In this case her prayers were answered. With a combustive flash and oxygen-devouring floomp! the sticky glop burst into flame, clinging to Cyrax like tar, enveloping the cyborg in a fiery cocoon. A moment later it reeled backward to the floor, shedding brilliant orange firedrops and blobs of steel-blue smoke.
Jax stared down at the charred, shoring-out monstrosity, his mouth agape, his nostrils twitching from the acrid odor of fused metal, synthetic skin, and wiring.
“I’ve never seen anything like this... it’s a goddamn robot,” he said.
Her hand clapped over her mouth, Sonya knelt over the cyborg’s smoking remains, examining a strange tattoo in its body: some sort of mythological-looking creature, half bird and half lizard.
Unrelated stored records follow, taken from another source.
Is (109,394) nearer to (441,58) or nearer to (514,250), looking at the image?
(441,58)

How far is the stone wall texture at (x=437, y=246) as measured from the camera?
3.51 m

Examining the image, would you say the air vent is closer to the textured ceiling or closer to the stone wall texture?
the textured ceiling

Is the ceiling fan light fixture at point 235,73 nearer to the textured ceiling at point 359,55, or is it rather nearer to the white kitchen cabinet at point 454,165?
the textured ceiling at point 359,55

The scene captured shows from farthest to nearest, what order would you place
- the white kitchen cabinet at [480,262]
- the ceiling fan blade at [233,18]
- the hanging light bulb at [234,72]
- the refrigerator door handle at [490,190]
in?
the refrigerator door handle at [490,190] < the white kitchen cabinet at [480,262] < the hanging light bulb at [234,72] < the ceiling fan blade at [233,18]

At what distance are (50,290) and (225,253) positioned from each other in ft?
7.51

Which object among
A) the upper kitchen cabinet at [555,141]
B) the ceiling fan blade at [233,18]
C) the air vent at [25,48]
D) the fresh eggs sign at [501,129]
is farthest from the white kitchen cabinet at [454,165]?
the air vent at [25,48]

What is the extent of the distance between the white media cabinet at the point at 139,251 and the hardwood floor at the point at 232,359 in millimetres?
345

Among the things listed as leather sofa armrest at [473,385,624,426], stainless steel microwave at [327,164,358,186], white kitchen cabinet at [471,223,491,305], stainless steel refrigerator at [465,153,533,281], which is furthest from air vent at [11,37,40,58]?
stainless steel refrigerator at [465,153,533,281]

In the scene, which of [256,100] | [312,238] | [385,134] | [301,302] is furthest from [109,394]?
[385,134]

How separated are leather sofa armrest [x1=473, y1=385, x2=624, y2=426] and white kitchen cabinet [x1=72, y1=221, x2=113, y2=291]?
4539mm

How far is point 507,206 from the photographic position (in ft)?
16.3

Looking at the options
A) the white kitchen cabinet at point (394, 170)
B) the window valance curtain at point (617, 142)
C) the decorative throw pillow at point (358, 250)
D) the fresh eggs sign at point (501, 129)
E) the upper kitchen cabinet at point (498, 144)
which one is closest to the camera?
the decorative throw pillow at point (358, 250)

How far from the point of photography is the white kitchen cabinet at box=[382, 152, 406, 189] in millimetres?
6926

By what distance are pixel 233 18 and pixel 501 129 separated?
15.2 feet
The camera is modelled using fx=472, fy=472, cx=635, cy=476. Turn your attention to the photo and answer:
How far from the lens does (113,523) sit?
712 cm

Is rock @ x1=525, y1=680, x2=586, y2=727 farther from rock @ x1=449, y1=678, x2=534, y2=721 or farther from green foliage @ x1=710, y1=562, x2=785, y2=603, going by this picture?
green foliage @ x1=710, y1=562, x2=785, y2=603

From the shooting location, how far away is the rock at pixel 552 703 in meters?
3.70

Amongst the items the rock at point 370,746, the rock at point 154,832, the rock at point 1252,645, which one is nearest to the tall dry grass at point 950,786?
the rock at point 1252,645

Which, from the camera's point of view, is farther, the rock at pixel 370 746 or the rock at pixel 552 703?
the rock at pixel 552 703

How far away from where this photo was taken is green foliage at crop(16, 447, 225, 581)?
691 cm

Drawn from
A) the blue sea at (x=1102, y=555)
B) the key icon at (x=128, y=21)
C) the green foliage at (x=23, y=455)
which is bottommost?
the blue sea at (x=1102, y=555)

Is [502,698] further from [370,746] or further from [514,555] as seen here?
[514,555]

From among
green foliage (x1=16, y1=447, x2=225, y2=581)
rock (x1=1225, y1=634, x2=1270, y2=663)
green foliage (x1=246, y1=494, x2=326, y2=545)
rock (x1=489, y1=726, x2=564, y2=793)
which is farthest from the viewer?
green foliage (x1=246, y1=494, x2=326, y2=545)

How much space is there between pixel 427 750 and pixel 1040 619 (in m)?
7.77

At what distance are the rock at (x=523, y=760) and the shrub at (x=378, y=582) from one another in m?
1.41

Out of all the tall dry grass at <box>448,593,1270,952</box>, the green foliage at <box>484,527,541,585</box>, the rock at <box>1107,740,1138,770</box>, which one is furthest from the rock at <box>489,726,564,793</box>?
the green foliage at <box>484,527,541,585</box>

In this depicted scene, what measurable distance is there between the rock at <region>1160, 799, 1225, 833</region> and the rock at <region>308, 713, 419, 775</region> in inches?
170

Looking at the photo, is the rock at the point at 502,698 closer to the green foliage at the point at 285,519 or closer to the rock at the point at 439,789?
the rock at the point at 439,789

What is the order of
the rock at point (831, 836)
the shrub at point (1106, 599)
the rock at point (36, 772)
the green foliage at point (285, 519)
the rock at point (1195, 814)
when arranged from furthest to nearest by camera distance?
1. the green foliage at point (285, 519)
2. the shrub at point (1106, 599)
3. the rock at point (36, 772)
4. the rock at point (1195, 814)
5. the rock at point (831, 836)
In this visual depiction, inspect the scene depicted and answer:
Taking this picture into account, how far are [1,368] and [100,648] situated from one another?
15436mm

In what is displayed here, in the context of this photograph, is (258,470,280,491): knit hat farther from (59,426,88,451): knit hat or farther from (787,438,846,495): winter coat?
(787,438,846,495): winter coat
“Check this out,” she said, pointing to the mark. “Wonder why it’s not scorched from...”
Whatever else she was going to say was forgotten as the tattoo inexplicably came to life, lashing out at Sonya, then biting its own tail and consuming itself.
“Son of a bitch!” Jax said, and with dawning horror realized he had just witnessed the initiation of a self-destruct sequence.
The crystalline red optics behind Cyrax’s face mask had suddenly begun to blink. Then, its internal machinery whirring and clicking, small hydraulic levers unlocked on the cyber-ninja’s arms and legs as they detached from its torso, shooting out into different parts of the room. Clearly cybernetic bombs, these limbs had rotating metal rings that turned and twisted, revealing banks of LEDs. They flashed green for several seconds and then went red, blinking rapidly.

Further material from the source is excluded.